# THANK YOU!!!!



## camcuber (Nov 3, 2010)

First: I am sorry if I posted this in the wrong section (i'm a forum noob) I just posted it here because it related to my store.

I would really like to thank anyone that has purchased from www.speedcubeshop.com! Even if you order was $5.00 I would like to thank you from the bottom of my heart because I am using the proceeds to help save for college and for a car and since I am getting closer to a car I just thought about how I should take the short time it took me to write this just to thank anyone that has bought from me because it truly is a huge help! 

Thanks!


----------



## ElectricDoodie (Nov 3, 2010)

So far, I have only bought from you.
Sweet.


----------



## teller (Nov 3, 2010)

Thank you, sir, for making the cubes available!


----------



## EricReese (Nov 3, 2010)

Wow I didn't know tthis. I'll switch over to your shop now


----------



## radmin (Nov 3, 2010)

You are welcome. Thanks for getting me my cubes so fast!


----------



## ~Phoenix Death~ (Nov 3, 2010)

I love you too.


----------



## SlapShot (Nov 3, 2010)

You're welcome !! 

I'm enjoying the new Feng V I just received yesterday.


----------



## Johngasm (Nov 3, 2010)

I didn't know this!
I love your shop keep up the good work.
I think I might just buy something right now...


----------



## Zyrb (Nov 3, 2010)

I love your shop because you ship sooooo quickly


----------



## QU00BER (Nov 3, 2010)

I have made 2 purchases from your store. Great service. Thanks


----------



## bluedasher (Nov 3, 2010)

Your welcome. I've only bought from you once, but hey, it was a pretty large order ($30.00).
Anyway, good luck with your car and college fund. I don't think I have to tell you how good it is that you are already saving up for college.


----------



## Cubezz (Nov 3, 2010)

No problem man. YOU deserve the thanks.


----------



## number1failure (Nov 3, 2010)

I'm sorry!! I JUST now made a $50 order on Lightake, and I noticed that you have all the exact items!! I'm planning to start buying from your store, unless there is a HUGE price difference somewhere else. Congrats on running a successful shop, and for the car/college thing, and good luck!


----------



## Tone (Nov 3, 2010)

I was REALLY looking forward to buying the Guhong from your store after having made purchases before and knowing the quality and speedy service, but I just couldn't take it anymore after a few weeks of it being out of stock and ordered from Lightake.
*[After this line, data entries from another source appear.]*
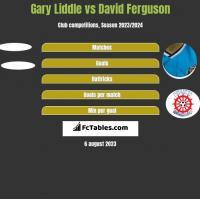 Gary Liddle vs David Ferguson h2h player stats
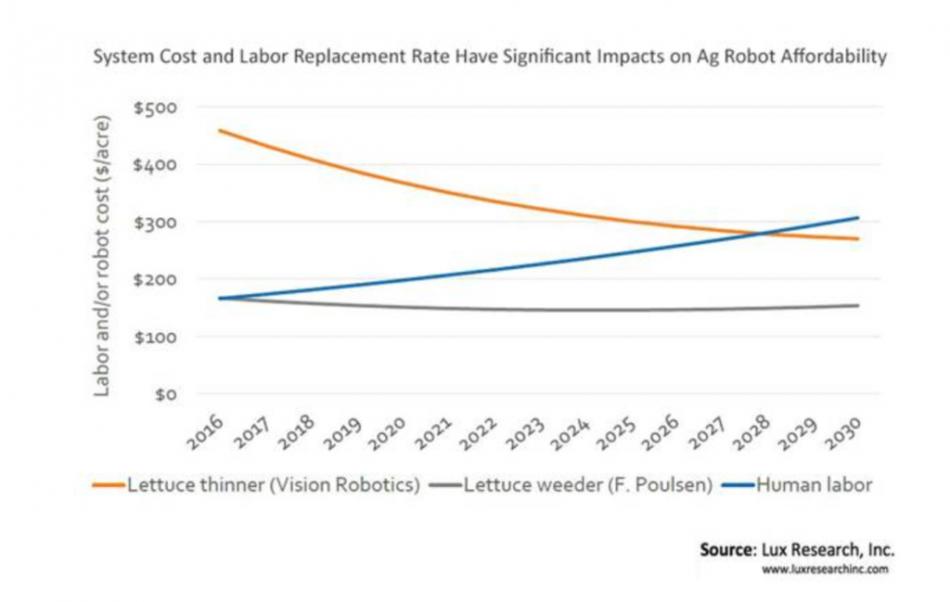 160727 robots agriculture graph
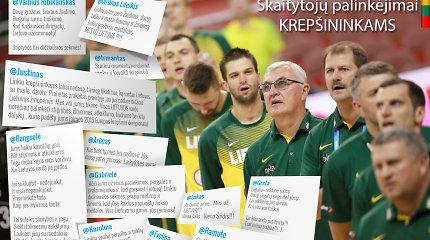 Išrinkti palinkėjimų Lietuvos krepšininkams konkurso laimėtojai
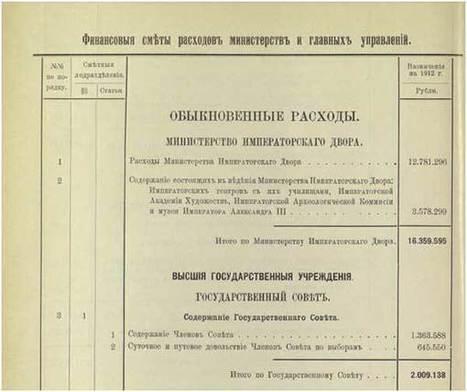 Анна Сакоян: BudgetApps: современное и историческое - ПОЛИТ.РУ | Открытые Знания | Scoop.it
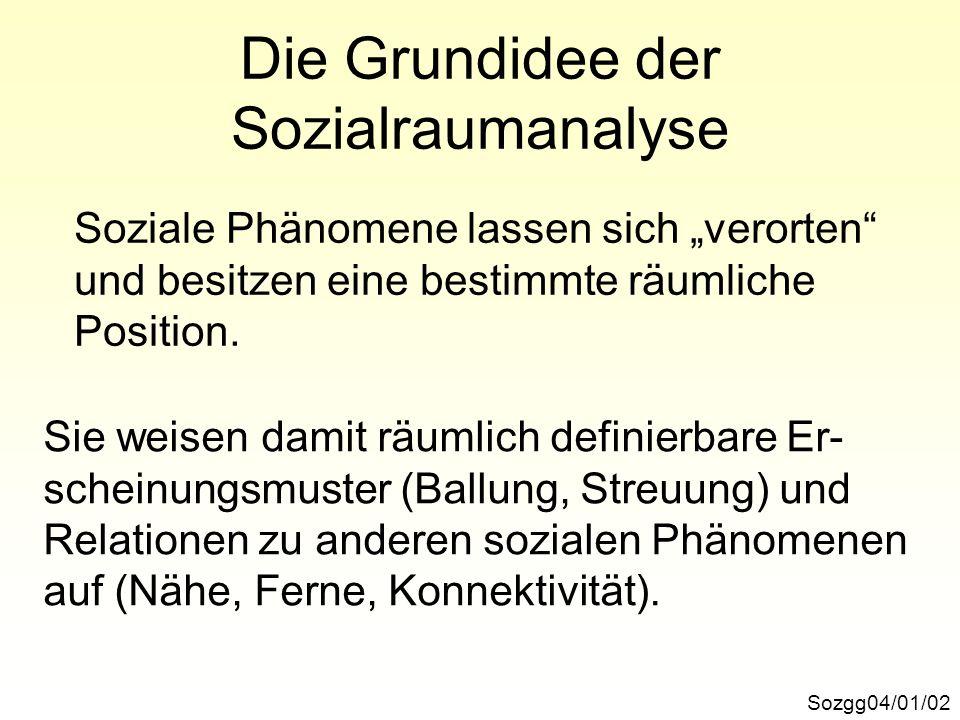 Die Grundidee der Sozialraumanalyse Sozgg04/01/03 Im Sinne des Koinzidenzprinzips können so- ziale Phänomene auch mit nicht-sozialen Phänomenen in Beziehung gebracht werden, die am gleichen Standort oder im gleichen Verbreitungsgebiet vorkommen.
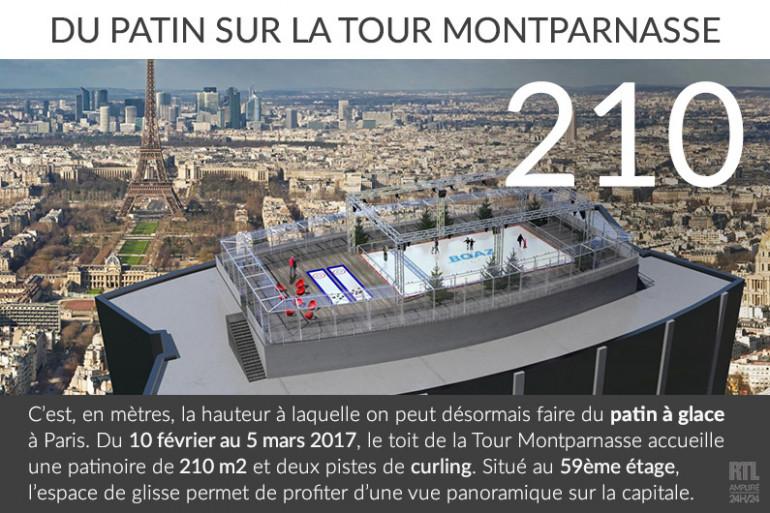 L'Observatoire panoramique de la Tour Montparnasse accueille une patinoire de 210 mètres carrés.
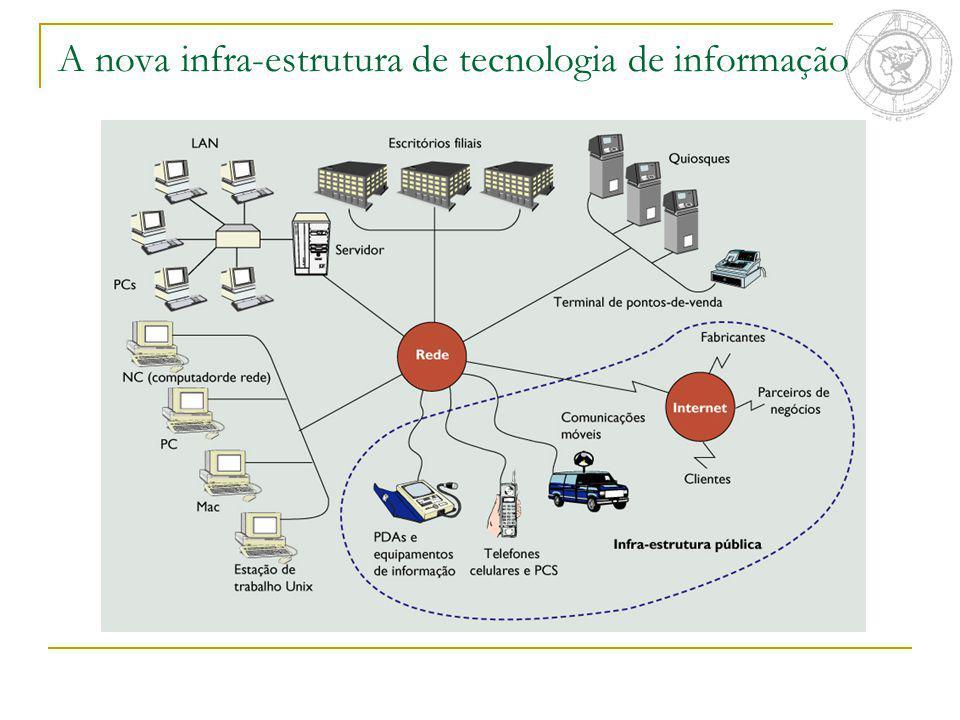 Padrões e conectividade para integração digital Conectividade Mede a capacidade de comunicação de computadores e dispositivos Sistemas abertos Sistemas de software Operam em diferentes plataformas de hardware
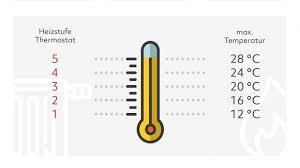 optimales raumklima im winter wohlfühlen und heizkosten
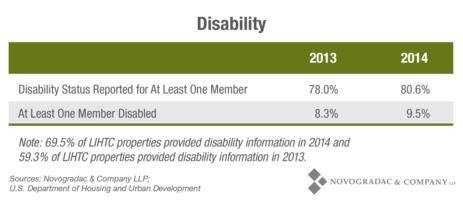 Blog Chart Disability Status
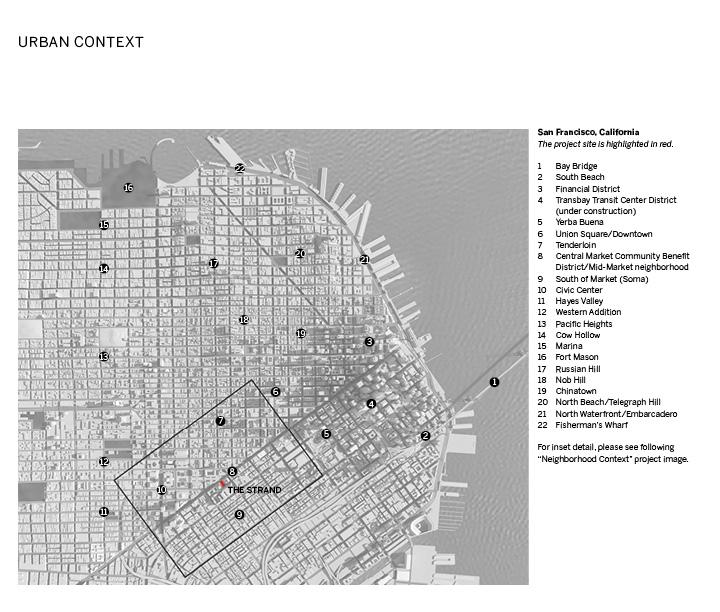Urban Context }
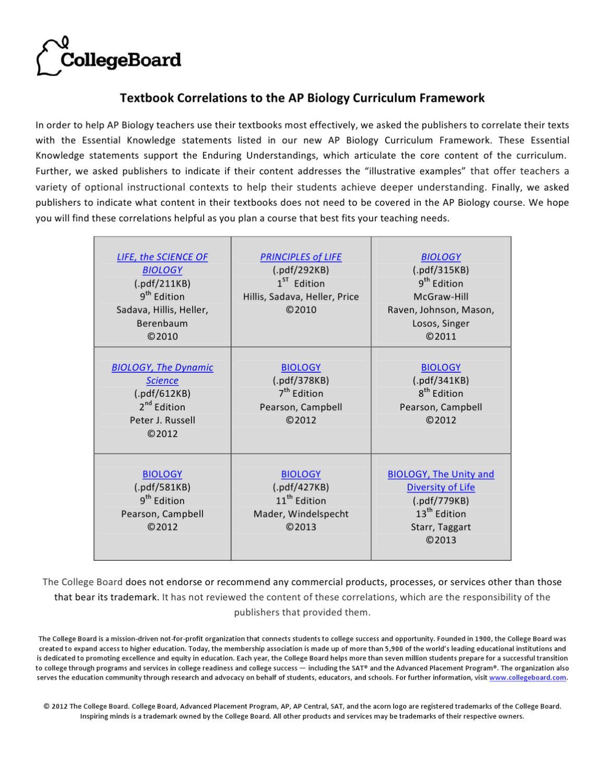 Ap Biology Txtbk Correlations Feb20121 Copy By Joan Rasmussen Issuu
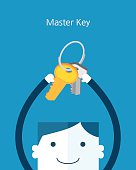 Flat Business character Series. business master key concept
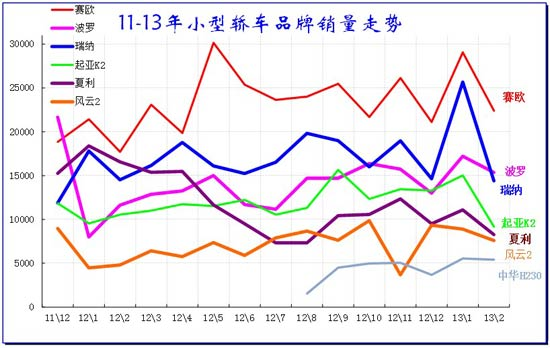 图表 38小型车主力品牌11-2012年走势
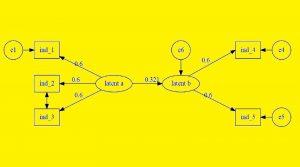 مدل معادلات ساختاری (Structural Equation Modeling) — مفاهیم، روشها و کاربردها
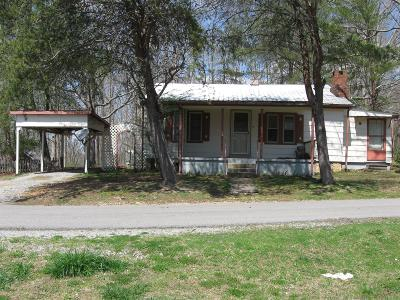 White Bluff Single Family Home For Sale: 130 McFarlin Rd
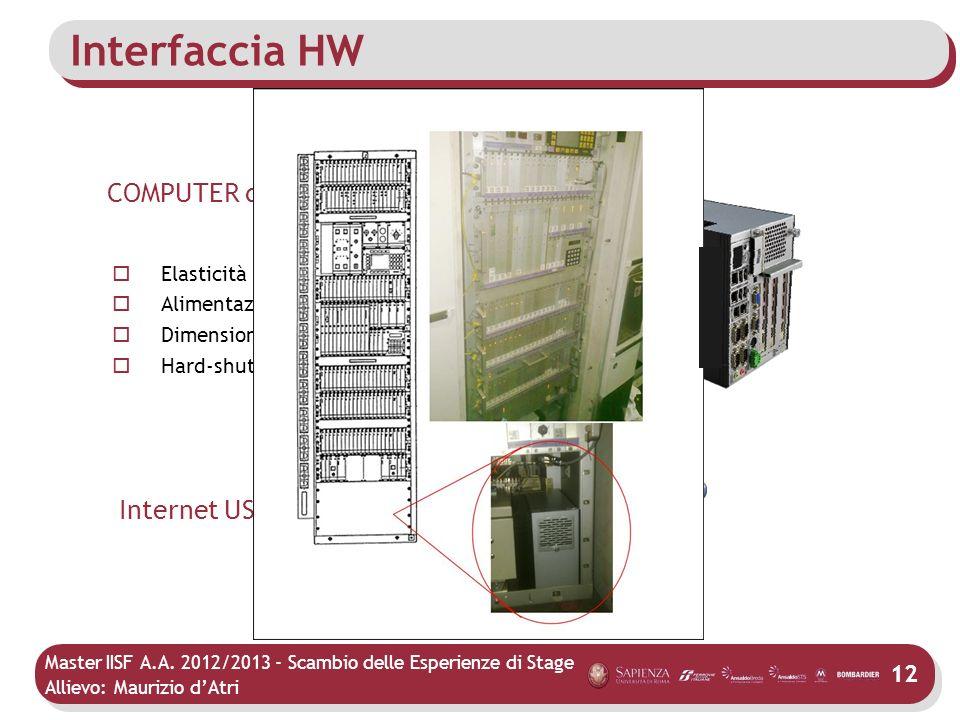 Master IISF A.A. 2012/2013 - Scambio delle Esperienze di Stage Allievo: Maurizio dAtri Interfaccia HW COMPUTER da installare a bordo Elasticità e semp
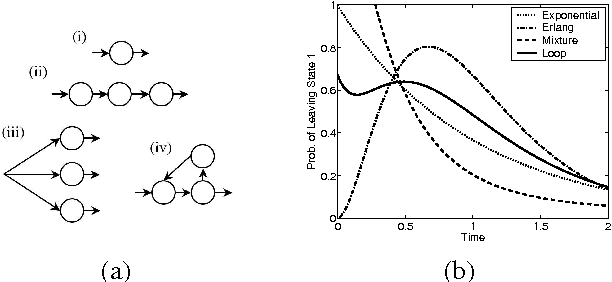 Figure 2 for Expectation Maximization and Complex Duration Distributions for Continuous Time Bayesian Networks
Of course I go the next day to find that you have them in stock; that's just my luck. Oh well, next time!


----------



## tertius (Nov 5, 2010)

Thanks for posting your videos on the V-f. I just purchased it from your store and got the lube option. This will be my first speedcube and I am very excited to get it in!


----------



## 04mucklowd (Nov 5, 2010)

Yep Ive bought from you twice
and plan to do it more times in the future!!


----------



## Andreaillest (Nov 5, 2010)

Well, you're welcome. 
Good service and high quality cubes is all it takes to be a great store.


----------



## Wassaren (Nov 5, 2010)

I Would have made an order but you dont havr mini Marus


----------



## n00bcub3r (Jan 1, 2011)

Your welcome i just bought an FII from your shop and its uber beastly. TY


----------



## collinbxyz (Jan 1, 2011)

Every cube I got from you shop (except the A-I which is my fault) has been awesome. And yes, you have extremely fast shipping. Thx Cameran/Cameryn/etc.


----------



## ~Phoenix Death~ (Jan 1, 2011)

collinbxyz said:


> Every cube I got from you shop (except the A-I which is my fault) has been awesome. And yes, you have extremely fast shipping. Thx Cameran/Cameryn/etc.


 
Cameron*


----------



## Sa967St (Jan 1, 2011)

I got a mf8 II megaminx from your shop that it just arrived 2 days ago. I'm glad I could find it at your store (it wasn't on lightake or anywhere else I searched), and it's totally awesome. Thanks for it! I'll also probably be buying more things from your store in the future.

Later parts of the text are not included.